Work to complete: Give the entries again exactly. Skip the pictures.

Data to process:

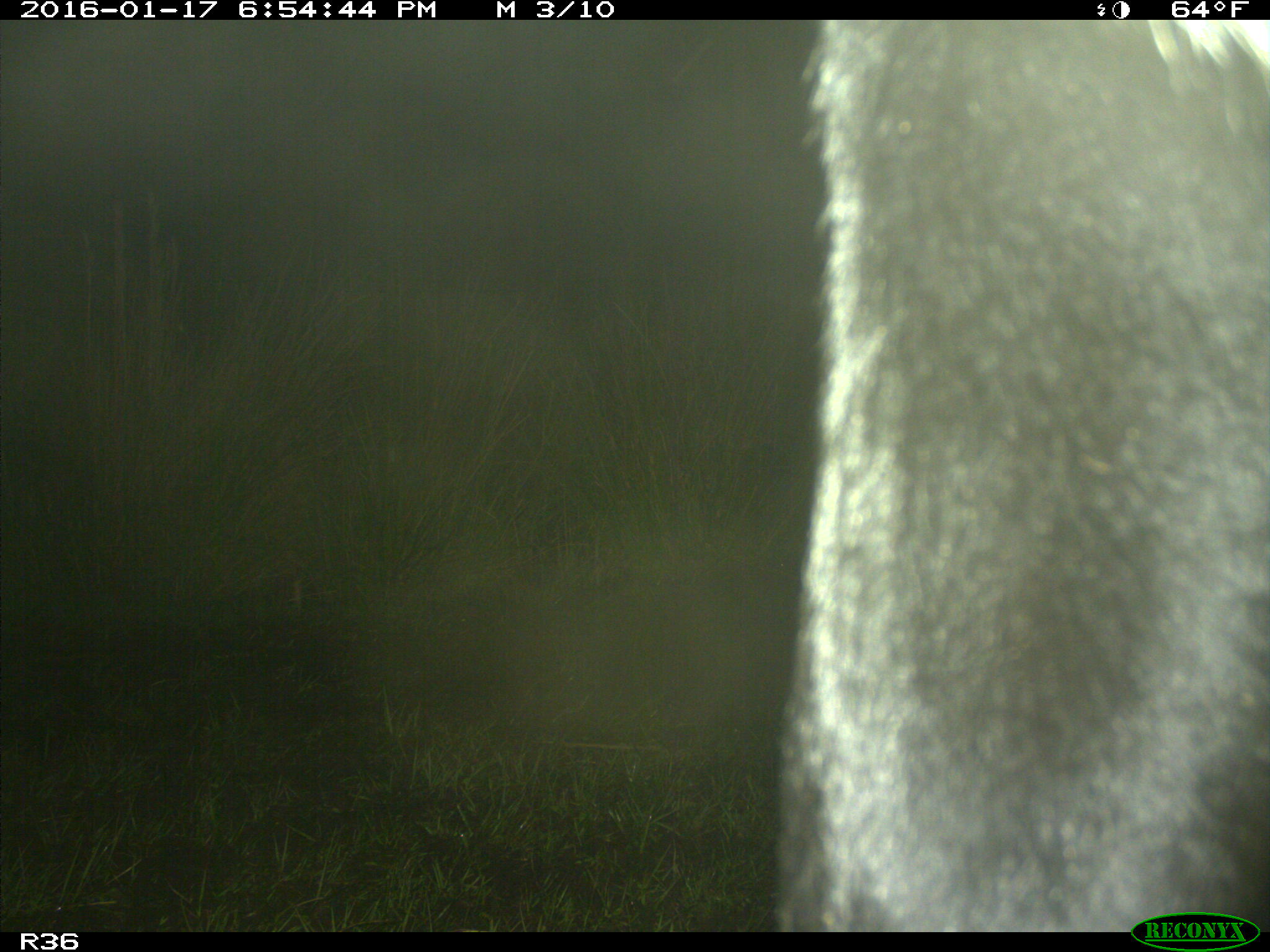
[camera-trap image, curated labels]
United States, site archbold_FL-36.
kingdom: Animalia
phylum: Chordata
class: Mammalia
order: Artiodactyla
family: Bovidae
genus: Bos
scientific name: Bos taurus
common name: domestic cow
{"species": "Bos taurus (domestic cow)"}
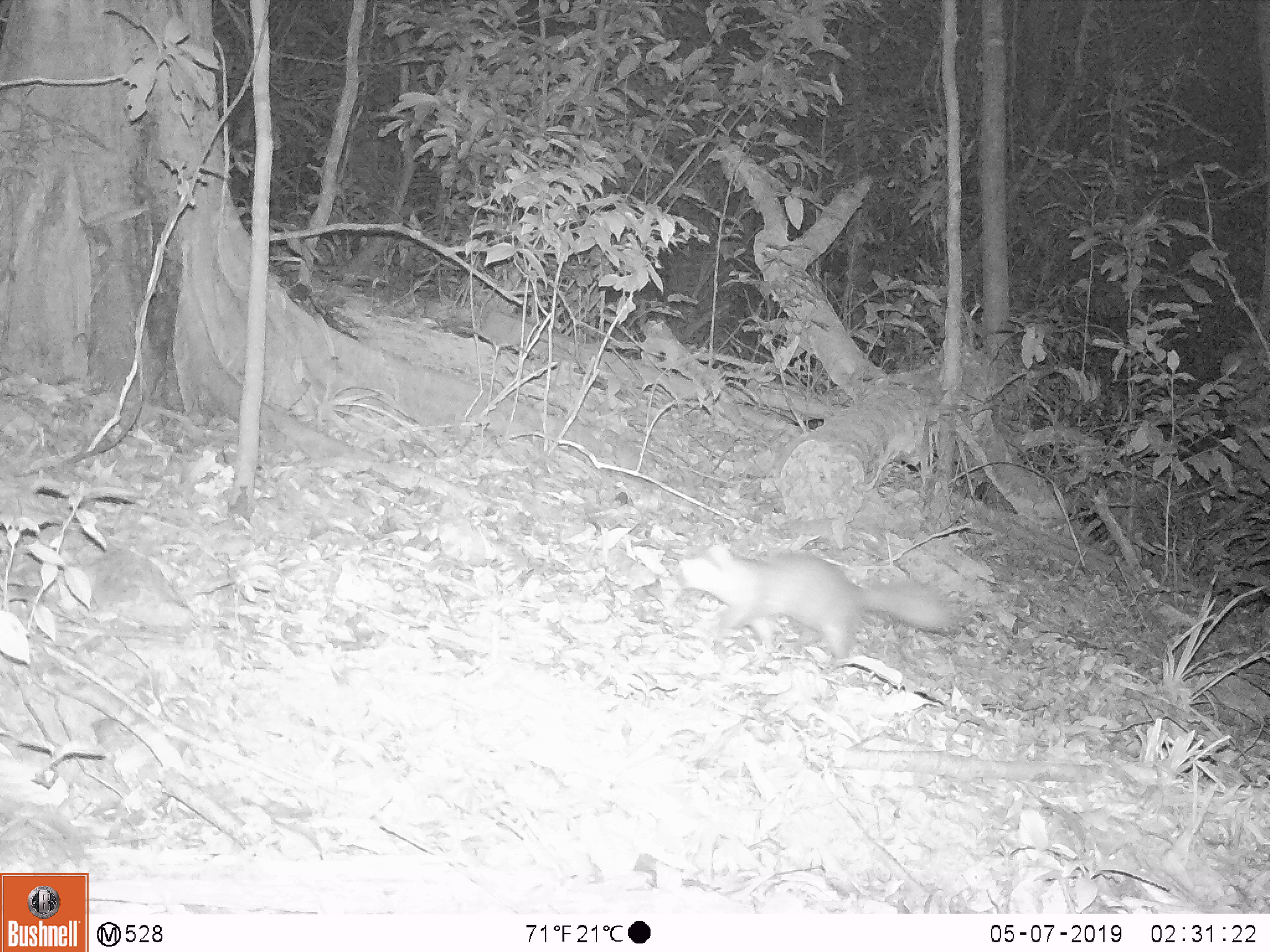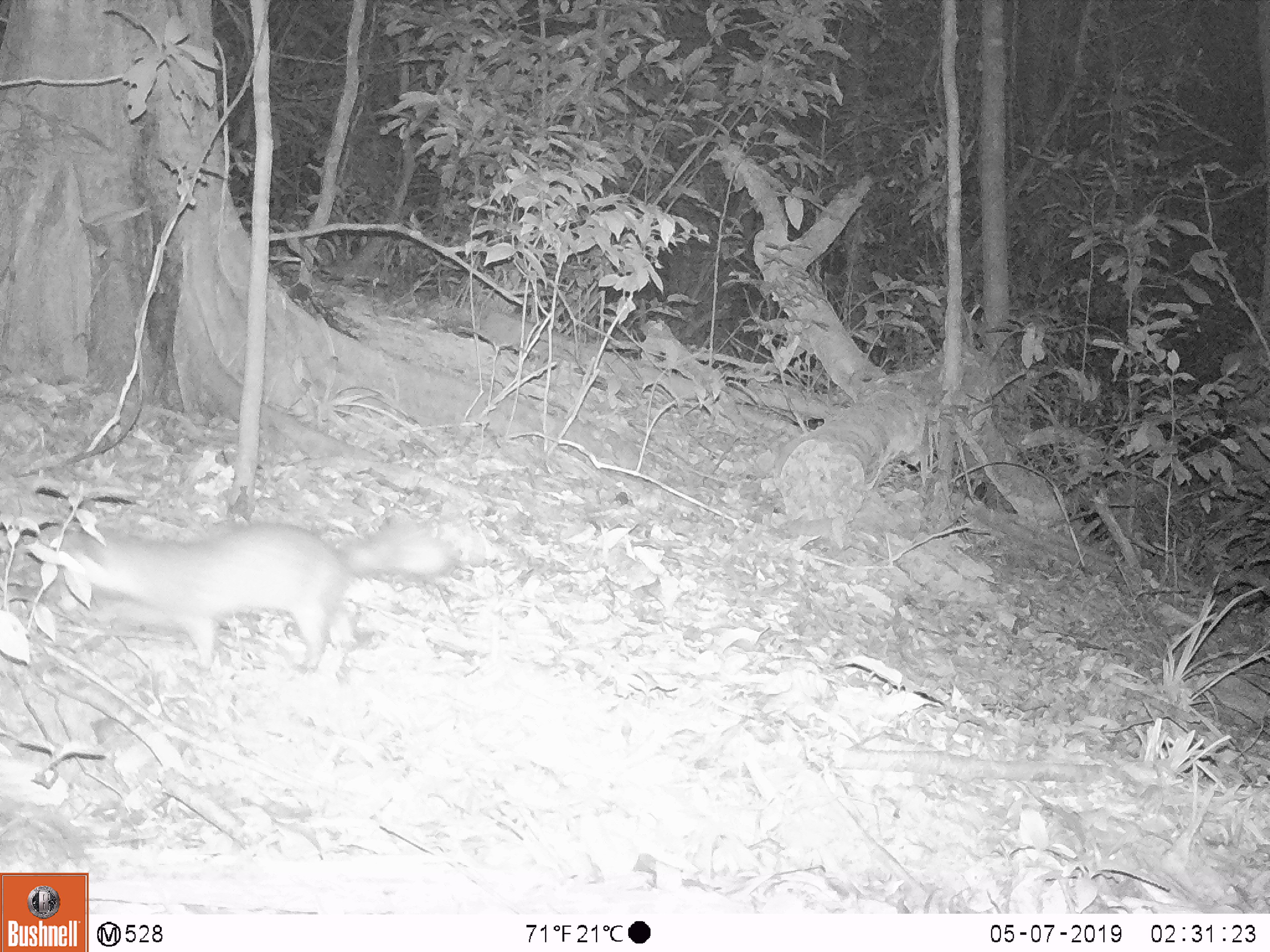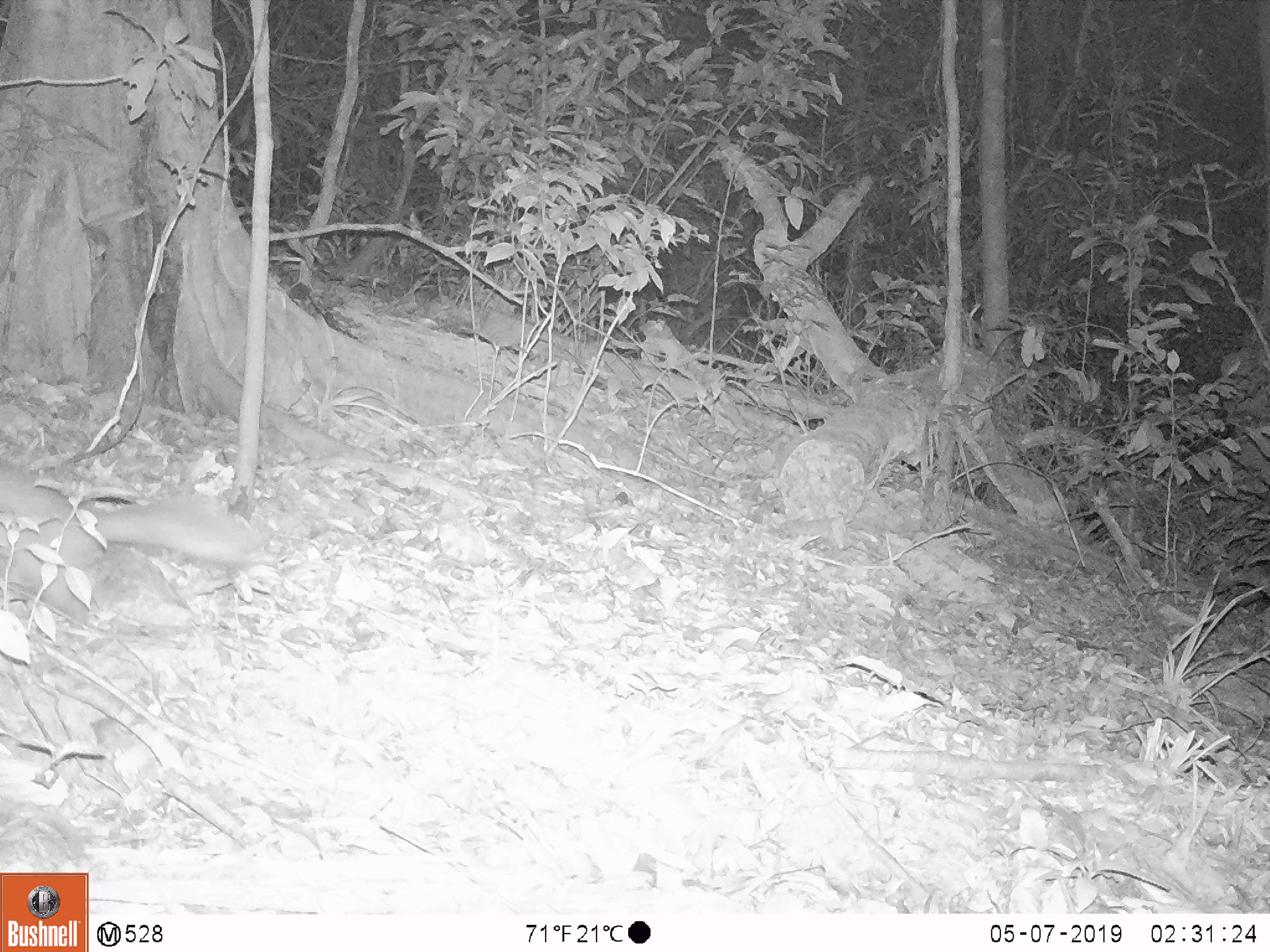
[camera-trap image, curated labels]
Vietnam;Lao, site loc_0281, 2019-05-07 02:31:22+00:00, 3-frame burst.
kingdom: Animalia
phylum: Chordata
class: Mammalia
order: Carnivora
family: Mustelidae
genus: Melogale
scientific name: Melogale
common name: ferret badger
Ferret badger (Melogale). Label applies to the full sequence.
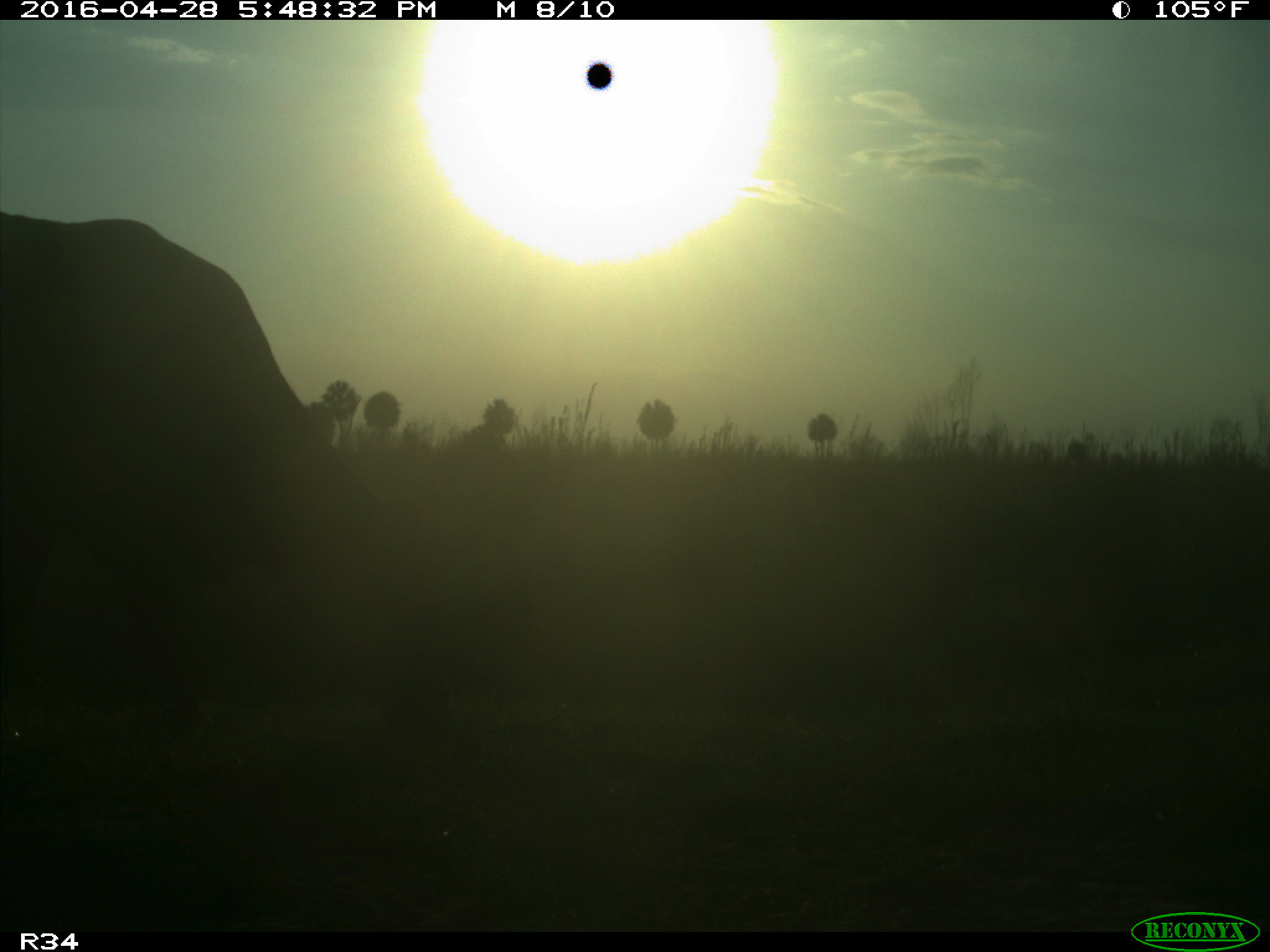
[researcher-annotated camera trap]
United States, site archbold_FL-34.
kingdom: Animalia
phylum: Chordata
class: Mammalia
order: Artiodactyla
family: Bovidae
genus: Bos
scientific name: Bos taurus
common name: domestic cow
Bos taurus (domestic cow).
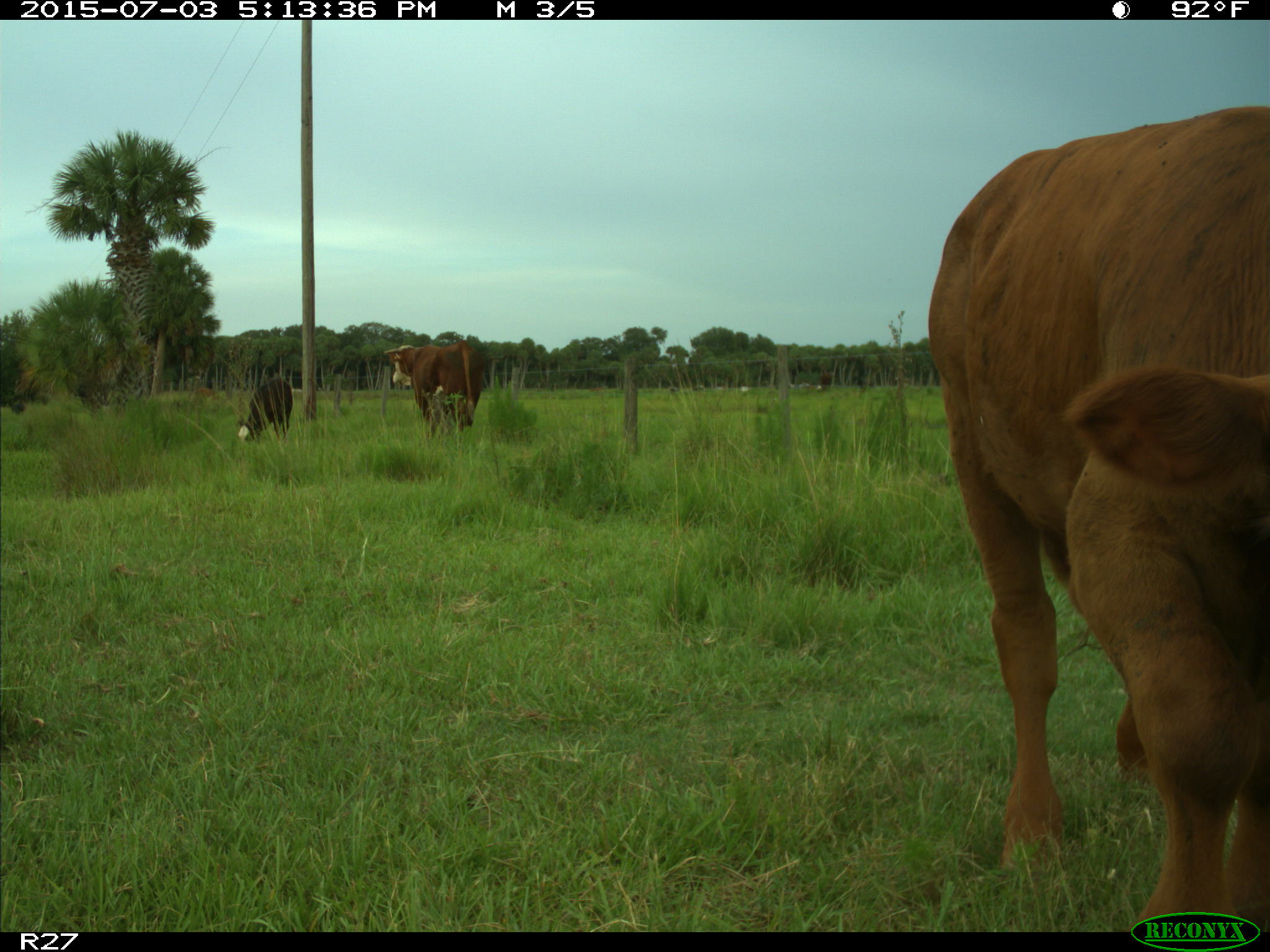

Exercise solution:
[camera-trap image, curated labels]
United States, site archbold_FL-36.
kingdom: Animalia
phylum: Chordata
class: Mammalia
order: Artiodactyla
family: Bovidae
genus: Bos
scientific name: Bos taurus
common name: domestic cow
{"species": "Bos taurus (domestic cow)"}
[camera-trap image, curated labels]
Vietnam;Lao, site loc_0281, 2019-05-07 02:31:22+00:00, 3-frame burst.
kingdom: Animalia
phylum: Chordata
class: Mammalia
order: Carnivora
family: Mustelidae
genus: Melogale
scientific name: Melogale
common name: ferret badger
Ferret badger (Melogale). Label applies to the full sequence.
[researcher-annotated camera trap]
United States, site archbold_FL-34.
kingdom: Animalia
phylum: Chordata
class: Mammalia
order: Artiodactyla
family: Bovidae
genus: Bos
scientific name: Bos taurus
common name: domestic cow
Bos taurus (domestic cow).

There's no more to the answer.